What is expected
Look for the line containing "New Zealand, site" in the listing below. Retype that line and every subsequent line through the last one, and only those.

Exercise data
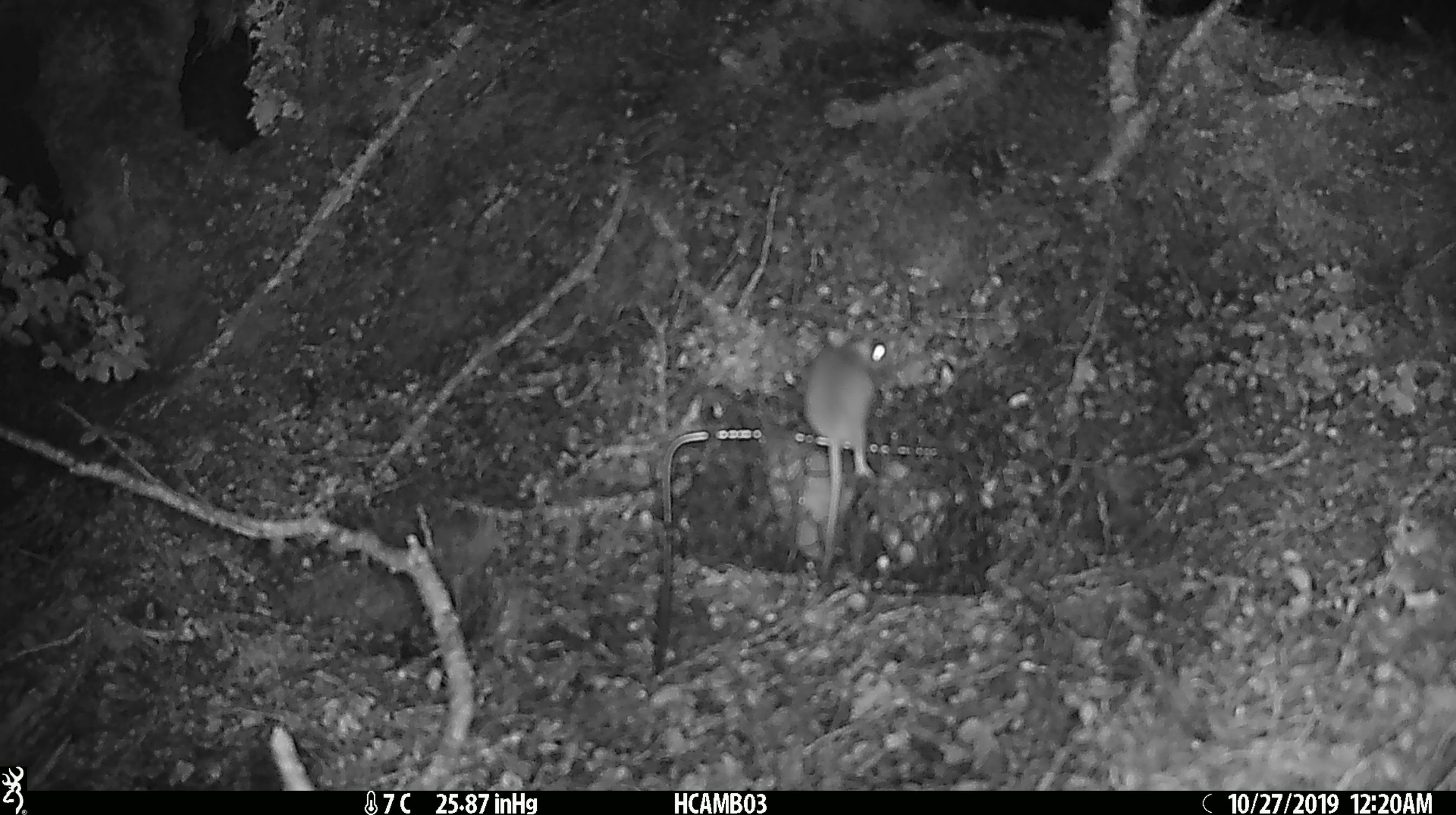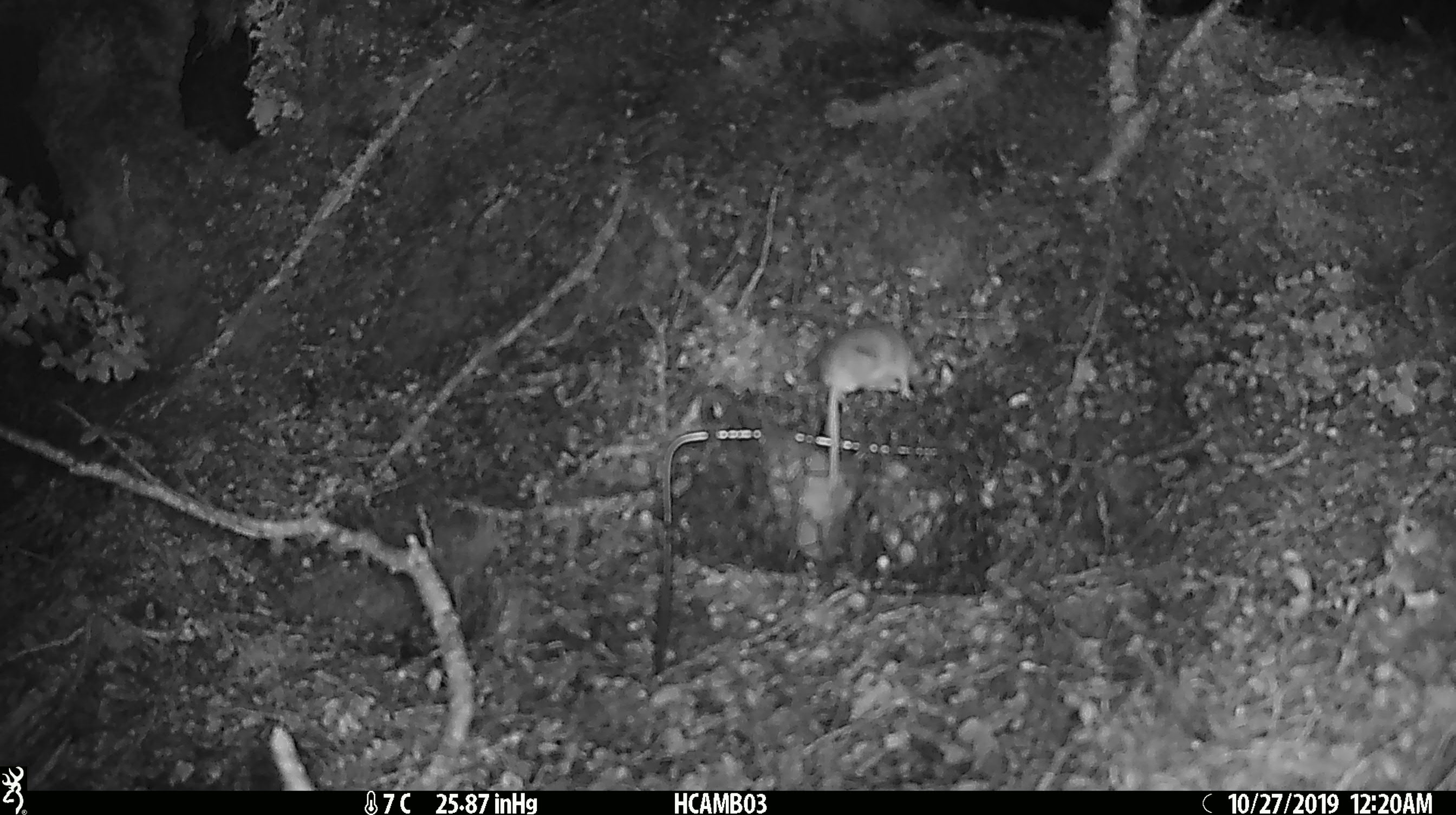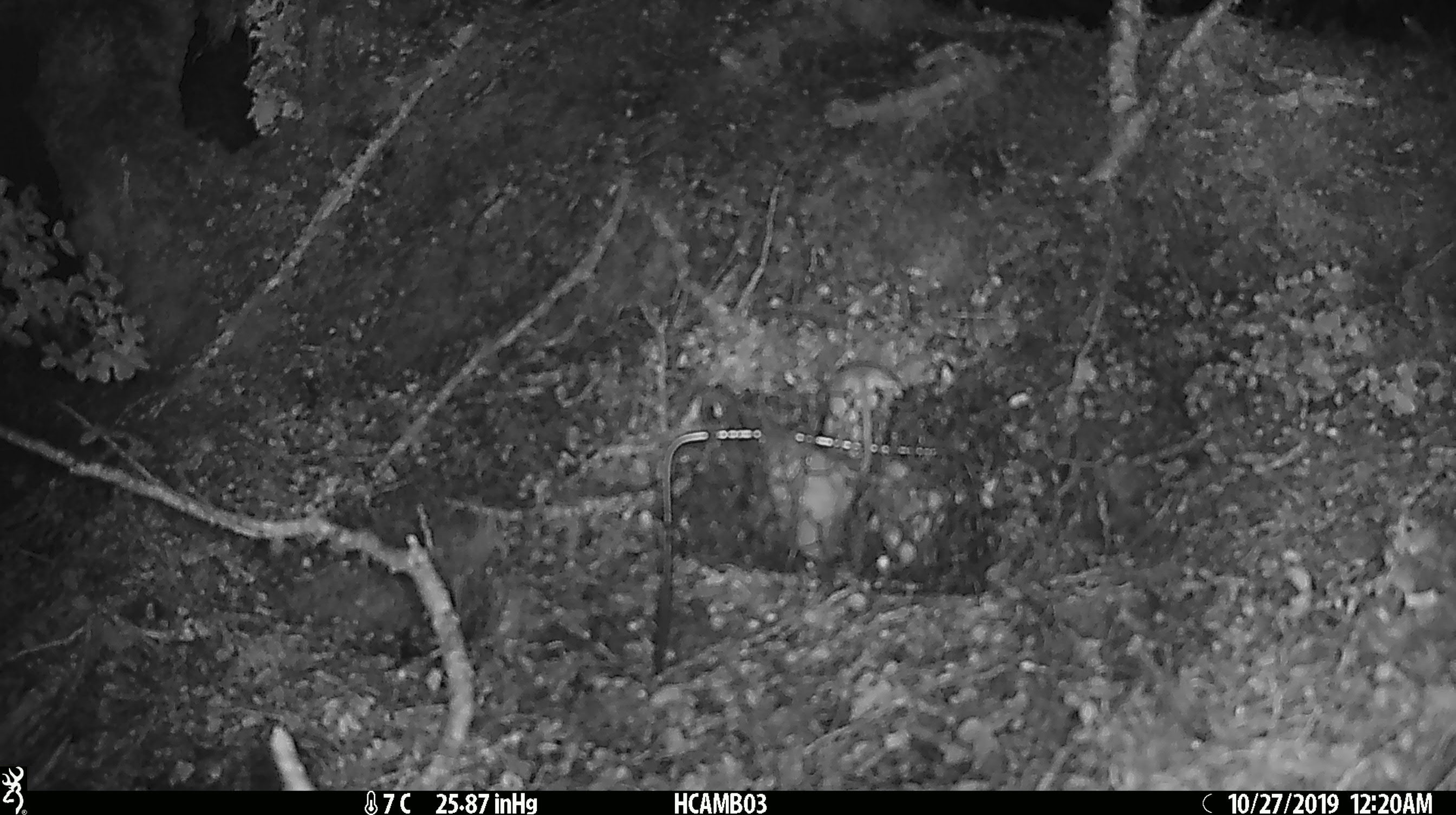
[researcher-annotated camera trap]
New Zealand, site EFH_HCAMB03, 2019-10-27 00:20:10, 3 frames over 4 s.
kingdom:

Reply
New Zealand, site EFH_HCAMB03, 2019-10-27 00:20:10, 3 frames over 4 s.
kingdom:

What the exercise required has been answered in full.